ProBiS
- Developer(s): Insilab (National Institute of Chemistry Slovenia)
- Initial release: 2010; 15 years ago
- Written in: C++, JavaScript, PHP
- Operating system: Unix-like, Windows
- Type: Web server, plugin, algorithm, database
- Website: probis.cmm.ki.si

= ProBiS =

ProBiS is a computer software which allows prediction of binding sites and their corresponding ligands for a given protein structure. Initially ProBiS was developed as a ProBiS algorithm by Janez Konc and Dušanka Janežič in 2010 and is now available as ProBiS server, ProBiS CHARMMing server, ProBiS algorithm and ProBiS plugin. The name ProBiS originates from the purpose of the software itself, that is to predict for a given Protein structure Binding Sites and their corresponding ligands.

## Your task
Extend the ProBiS article from its last sentence, in the same encyclopedic style. The records that follow are drawn from a separate source unrelated to the text.

## Record set
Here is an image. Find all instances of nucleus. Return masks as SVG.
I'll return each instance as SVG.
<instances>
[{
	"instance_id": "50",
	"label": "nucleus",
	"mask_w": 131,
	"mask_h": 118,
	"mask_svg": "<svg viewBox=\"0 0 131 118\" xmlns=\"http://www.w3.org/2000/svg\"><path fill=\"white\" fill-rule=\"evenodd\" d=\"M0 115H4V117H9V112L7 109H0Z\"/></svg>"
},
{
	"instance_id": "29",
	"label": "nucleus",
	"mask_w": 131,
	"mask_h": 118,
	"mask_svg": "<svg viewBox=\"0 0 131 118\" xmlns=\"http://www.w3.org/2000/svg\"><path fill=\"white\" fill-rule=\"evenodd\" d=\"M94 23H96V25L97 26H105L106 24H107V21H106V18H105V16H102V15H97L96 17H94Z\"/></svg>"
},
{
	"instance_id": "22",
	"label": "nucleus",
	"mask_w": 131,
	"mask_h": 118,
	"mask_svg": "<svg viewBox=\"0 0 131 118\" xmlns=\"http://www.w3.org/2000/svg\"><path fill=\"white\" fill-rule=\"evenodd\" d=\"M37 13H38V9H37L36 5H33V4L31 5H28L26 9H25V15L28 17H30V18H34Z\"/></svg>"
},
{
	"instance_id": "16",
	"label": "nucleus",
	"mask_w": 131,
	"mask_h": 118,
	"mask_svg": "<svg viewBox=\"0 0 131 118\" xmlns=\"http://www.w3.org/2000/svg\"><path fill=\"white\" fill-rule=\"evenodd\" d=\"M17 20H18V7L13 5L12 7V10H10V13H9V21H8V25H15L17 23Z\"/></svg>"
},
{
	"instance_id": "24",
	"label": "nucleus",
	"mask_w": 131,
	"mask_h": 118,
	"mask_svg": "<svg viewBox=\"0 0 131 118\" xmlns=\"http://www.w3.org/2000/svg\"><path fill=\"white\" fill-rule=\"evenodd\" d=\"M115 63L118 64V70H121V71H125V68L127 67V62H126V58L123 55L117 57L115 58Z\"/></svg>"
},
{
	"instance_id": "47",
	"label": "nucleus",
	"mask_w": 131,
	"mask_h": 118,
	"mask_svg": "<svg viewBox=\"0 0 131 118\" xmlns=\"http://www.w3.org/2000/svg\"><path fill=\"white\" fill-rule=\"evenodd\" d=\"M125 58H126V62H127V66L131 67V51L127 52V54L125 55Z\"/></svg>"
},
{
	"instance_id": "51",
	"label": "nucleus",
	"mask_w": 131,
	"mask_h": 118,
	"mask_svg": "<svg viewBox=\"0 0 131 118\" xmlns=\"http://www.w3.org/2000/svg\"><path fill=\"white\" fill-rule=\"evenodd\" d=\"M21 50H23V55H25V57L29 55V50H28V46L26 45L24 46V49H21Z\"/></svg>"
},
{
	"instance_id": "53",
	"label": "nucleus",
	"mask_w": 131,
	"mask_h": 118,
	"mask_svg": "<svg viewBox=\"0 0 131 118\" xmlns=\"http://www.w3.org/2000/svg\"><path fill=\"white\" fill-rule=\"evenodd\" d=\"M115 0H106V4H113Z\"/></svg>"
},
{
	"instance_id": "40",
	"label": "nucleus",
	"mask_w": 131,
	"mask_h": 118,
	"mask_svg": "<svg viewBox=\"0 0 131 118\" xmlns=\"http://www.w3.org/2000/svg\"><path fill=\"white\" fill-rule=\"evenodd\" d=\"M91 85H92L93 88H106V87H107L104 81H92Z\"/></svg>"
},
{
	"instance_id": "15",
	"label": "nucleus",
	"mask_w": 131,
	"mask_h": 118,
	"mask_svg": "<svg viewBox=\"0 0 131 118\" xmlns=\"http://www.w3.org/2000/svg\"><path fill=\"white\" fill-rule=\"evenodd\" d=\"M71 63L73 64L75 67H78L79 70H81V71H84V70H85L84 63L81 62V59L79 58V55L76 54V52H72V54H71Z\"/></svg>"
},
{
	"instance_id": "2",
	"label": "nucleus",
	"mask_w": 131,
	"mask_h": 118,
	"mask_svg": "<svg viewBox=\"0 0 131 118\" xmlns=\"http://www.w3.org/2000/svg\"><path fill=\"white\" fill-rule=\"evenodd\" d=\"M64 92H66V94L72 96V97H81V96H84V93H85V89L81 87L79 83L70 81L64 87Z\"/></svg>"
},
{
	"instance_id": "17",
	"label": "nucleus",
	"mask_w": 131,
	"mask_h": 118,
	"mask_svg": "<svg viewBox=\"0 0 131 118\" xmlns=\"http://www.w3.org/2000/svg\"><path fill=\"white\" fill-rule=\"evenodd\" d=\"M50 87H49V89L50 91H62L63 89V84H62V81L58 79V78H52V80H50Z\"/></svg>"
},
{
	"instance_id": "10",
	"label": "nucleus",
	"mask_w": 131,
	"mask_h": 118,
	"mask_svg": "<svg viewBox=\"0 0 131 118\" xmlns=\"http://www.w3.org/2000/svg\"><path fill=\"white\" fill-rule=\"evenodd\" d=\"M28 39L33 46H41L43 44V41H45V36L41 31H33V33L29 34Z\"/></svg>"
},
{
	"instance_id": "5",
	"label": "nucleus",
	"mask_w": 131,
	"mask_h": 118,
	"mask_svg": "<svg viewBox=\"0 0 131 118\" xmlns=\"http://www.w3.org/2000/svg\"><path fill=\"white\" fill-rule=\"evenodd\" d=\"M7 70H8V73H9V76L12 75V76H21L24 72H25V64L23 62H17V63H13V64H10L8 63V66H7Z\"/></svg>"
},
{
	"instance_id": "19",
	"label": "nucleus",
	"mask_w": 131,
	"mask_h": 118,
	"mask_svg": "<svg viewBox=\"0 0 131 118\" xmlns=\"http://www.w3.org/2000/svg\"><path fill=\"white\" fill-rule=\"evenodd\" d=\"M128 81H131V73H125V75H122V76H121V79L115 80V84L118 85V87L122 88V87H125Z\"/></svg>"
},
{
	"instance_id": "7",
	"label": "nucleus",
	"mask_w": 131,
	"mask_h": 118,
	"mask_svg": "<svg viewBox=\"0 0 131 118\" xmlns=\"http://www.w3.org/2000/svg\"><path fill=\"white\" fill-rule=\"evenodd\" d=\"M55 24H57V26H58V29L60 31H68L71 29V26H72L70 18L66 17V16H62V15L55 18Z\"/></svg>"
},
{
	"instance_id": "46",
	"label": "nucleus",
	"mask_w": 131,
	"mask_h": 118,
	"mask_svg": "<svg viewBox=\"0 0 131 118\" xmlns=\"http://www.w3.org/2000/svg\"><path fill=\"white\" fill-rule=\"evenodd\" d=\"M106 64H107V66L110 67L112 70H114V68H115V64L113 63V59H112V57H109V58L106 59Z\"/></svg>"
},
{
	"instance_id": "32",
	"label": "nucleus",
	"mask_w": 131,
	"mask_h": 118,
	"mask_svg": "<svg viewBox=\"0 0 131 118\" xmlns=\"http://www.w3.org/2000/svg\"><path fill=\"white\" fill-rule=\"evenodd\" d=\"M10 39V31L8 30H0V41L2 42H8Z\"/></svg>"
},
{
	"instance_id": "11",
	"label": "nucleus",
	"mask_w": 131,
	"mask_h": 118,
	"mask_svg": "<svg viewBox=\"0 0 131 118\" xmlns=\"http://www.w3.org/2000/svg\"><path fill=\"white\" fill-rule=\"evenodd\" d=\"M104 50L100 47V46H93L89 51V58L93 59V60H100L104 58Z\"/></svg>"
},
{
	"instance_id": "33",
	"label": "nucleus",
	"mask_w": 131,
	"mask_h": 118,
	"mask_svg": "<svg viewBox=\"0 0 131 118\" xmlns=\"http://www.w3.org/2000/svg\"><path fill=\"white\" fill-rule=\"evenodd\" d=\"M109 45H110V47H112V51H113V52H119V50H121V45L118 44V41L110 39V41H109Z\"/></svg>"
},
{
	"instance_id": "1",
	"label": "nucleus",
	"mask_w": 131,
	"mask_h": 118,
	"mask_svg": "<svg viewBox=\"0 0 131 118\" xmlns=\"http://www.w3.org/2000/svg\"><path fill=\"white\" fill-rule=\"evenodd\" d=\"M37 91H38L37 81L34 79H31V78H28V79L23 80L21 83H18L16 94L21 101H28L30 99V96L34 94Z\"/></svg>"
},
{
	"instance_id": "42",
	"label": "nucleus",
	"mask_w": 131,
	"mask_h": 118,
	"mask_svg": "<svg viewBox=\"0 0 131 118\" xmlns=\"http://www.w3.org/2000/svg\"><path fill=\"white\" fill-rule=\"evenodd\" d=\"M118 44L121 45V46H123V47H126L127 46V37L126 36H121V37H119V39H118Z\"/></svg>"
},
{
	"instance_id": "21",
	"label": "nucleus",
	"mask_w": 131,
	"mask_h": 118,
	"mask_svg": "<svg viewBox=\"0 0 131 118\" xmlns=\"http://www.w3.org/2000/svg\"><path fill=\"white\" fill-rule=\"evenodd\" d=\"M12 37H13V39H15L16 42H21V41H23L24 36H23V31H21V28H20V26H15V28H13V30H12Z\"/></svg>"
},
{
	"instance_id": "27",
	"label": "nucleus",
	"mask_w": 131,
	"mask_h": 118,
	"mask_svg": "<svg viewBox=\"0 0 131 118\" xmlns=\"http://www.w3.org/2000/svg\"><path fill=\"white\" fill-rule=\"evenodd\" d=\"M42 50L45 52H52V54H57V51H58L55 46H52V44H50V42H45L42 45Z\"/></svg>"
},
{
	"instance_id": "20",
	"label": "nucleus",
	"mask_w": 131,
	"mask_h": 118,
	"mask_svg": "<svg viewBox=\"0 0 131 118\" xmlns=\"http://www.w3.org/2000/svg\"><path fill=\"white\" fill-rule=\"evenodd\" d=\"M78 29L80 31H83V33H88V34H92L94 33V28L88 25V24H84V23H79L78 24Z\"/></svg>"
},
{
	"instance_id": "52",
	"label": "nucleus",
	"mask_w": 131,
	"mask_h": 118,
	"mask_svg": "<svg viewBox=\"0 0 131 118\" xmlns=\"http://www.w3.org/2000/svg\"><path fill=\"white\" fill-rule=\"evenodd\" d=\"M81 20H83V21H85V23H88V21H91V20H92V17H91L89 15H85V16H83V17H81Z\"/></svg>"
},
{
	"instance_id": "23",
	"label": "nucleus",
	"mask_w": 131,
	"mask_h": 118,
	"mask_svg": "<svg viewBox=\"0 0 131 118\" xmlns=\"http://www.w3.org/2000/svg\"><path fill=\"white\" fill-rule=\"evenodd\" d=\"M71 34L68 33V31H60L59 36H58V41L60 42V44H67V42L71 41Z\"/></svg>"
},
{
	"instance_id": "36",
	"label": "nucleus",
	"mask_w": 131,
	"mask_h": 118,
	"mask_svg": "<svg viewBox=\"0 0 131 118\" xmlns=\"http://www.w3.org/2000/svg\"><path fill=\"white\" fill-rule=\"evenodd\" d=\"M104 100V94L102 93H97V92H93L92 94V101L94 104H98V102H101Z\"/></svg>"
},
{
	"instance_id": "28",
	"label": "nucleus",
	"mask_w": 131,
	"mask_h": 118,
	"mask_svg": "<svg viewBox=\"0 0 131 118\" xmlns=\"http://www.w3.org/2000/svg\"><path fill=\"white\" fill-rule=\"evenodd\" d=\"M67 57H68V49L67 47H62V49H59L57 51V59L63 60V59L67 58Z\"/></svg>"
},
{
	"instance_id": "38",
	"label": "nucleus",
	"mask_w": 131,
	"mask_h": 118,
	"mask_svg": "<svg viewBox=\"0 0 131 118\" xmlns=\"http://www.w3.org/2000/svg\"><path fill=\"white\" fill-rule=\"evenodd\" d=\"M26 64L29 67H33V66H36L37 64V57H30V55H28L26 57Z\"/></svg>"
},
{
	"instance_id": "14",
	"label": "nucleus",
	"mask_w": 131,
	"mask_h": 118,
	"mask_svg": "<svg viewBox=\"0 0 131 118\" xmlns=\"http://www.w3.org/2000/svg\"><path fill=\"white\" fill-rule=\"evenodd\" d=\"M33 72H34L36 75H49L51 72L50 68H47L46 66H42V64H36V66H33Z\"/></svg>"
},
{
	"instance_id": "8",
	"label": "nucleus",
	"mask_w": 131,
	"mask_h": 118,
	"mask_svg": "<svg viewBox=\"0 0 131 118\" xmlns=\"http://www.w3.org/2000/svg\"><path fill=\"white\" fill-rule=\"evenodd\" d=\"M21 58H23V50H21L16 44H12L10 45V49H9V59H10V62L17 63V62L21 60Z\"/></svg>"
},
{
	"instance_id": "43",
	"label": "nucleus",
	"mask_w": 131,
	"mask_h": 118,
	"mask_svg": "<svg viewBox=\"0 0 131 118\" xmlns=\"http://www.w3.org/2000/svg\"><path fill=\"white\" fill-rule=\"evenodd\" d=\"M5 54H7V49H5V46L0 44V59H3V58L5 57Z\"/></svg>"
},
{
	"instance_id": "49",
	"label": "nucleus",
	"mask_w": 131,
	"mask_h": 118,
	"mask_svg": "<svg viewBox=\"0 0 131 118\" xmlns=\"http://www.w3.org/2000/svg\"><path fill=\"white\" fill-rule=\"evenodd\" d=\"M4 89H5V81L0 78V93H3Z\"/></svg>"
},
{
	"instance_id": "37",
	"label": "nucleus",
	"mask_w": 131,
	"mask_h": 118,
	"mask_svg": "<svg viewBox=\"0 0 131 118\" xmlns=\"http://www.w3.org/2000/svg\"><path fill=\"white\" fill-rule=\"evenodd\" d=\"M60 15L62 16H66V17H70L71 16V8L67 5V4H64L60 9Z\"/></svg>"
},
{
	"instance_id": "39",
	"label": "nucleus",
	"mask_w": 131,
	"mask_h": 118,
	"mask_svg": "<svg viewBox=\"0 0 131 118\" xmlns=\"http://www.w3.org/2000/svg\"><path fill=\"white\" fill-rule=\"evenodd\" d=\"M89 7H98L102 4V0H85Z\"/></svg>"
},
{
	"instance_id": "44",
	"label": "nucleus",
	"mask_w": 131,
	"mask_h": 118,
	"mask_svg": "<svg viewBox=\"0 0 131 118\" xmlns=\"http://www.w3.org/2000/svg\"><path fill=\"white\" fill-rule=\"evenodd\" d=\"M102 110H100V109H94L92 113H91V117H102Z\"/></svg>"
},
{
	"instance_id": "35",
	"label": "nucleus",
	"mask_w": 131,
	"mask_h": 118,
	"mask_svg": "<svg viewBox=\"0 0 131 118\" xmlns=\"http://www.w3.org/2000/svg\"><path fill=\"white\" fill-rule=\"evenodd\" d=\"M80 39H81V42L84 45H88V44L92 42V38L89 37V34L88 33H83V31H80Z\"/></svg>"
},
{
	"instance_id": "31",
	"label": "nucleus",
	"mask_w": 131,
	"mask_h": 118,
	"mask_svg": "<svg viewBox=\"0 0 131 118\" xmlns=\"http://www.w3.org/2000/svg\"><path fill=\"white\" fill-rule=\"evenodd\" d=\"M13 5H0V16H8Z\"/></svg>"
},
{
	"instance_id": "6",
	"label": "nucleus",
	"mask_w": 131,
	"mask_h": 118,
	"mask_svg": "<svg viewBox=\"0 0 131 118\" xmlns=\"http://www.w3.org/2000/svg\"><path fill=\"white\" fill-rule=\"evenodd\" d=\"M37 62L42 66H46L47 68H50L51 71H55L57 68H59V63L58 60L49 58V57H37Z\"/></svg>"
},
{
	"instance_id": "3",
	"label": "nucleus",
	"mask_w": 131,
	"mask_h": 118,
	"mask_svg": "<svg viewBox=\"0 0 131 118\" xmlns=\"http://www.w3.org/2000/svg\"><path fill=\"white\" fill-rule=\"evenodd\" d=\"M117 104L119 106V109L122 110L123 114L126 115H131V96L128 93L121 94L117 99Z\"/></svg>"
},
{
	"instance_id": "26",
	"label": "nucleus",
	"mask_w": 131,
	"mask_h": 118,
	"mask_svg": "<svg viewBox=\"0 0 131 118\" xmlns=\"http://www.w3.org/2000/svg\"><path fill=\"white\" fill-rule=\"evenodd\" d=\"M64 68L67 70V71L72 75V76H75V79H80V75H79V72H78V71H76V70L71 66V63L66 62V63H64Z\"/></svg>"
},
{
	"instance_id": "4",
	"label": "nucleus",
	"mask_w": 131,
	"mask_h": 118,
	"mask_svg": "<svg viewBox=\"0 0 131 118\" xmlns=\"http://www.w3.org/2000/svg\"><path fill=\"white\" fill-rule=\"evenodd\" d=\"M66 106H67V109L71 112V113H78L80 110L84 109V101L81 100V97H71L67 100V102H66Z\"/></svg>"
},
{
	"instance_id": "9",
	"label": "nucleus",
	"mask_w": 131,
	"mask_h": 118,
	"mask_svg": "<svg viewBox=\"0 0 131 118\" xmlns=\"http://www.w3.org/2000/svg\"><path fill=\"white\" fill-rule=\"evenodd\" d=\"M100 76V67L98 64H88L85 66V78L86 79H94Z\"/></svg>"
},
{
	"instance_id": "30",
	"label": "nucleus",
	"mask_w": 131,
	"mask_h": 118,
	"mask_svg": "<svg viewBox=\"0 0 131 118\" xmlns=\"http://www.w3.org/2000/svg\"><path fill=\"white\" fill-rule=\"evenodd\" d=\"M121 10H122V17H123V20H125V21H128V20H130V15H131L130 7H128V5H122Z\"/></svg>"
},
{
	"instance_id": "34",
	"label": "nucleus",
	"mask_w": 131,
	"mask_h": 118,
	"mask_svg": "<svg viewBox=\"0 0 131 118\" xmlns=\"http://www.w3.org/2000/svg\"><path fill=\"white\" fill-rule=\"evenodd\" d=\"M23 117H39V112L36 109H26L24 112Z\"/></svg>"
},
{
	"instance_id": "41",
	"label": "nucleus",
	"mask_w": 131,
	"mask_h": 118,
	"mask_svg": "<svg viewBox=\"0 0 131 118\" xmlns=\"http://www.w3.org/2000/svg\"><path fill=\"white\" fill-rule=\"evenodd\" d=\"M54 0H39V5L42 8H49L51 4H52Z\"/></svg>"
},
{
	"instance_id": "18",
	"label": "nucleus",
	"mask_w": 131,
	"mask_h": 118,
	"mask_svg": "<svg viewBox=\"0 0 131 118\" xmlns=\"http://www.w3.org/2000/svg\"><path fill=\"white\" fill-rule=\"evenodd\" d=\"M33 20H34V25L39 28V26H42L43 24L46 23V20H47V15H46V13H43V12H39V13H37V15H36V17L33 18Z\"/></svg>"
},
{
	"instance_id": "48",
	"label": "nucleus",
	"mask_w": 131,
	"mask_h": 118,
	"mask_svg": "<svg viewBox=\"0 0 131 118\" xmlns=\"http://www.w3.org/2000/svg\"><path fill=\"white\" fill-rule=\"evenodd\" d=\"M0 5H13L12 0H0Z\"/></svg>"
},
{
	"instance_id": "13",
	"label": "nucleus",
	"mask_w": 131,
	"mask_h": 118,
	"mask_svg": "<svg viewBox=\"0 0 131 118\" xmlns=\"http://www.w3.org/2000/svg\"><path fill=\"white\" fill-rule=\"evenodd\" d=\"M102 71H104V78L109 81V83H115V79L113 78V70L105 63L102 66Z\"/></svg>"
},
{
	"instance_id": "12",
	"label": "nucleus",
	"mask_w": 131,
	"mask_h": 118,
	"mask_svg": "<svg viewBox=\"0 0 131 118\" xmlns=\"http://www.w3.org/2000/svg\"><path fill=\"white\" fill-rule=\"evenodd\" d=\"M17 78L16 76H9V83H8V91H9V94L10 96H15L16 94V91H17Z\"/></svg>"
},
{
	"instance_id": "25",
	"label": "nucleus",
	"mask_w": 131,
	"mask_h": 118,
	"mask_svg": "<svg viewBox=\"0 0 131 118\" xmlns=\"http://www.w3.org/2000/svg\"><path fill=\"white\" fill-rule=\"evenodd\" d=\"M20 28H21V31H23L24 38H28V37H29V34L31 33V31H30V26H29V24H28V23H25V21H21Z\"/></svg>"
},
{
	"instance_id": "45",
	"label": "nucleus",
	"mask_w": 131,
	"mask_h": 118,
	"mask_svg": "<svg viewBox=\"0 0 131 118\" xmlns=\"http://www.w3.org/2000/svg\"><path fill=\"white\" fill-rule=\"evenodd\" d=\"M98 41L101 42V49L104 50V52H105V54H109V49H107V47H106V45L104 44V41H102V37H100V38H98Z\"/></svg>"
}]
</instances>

## Output of the exercise
==Description==
ProBiS software started as ProBiS algorithm that detects structurally similar sites on protein surfaces by local surface structure alignment using a fast maximum clique algorithm. The ProBiS algorithm was followed by ProBiS server which provides access to the program ProBiS that detects protein binding sites based on local structural alignments. There are two ProBiS servers available, ProBiS server and ProBiS CHARMMing server. The latter connects ProBiS and CHARMMing servers into one functional unit that enables prediction of protein−ligand complexes and allows for their geometry optimization and interaction energy calculation. The ProBiS CHARMMing server with these additional functions can only be used at National Institutes of Health, USA. Otherwise it acts as a regular ProBiS server. Additionally a ProBiS PyMOL plugin and ProBiS UCSF Chimera plugin have been made. Both plugins are connected via the internet to a newly prepared database of pre-calculated binding site comparisons to allow fast prediction of binding sites in existing proteins from the Protein Data Bank. They enable viewing of predicted binding sites and ligands poses in three-dimensional graphics.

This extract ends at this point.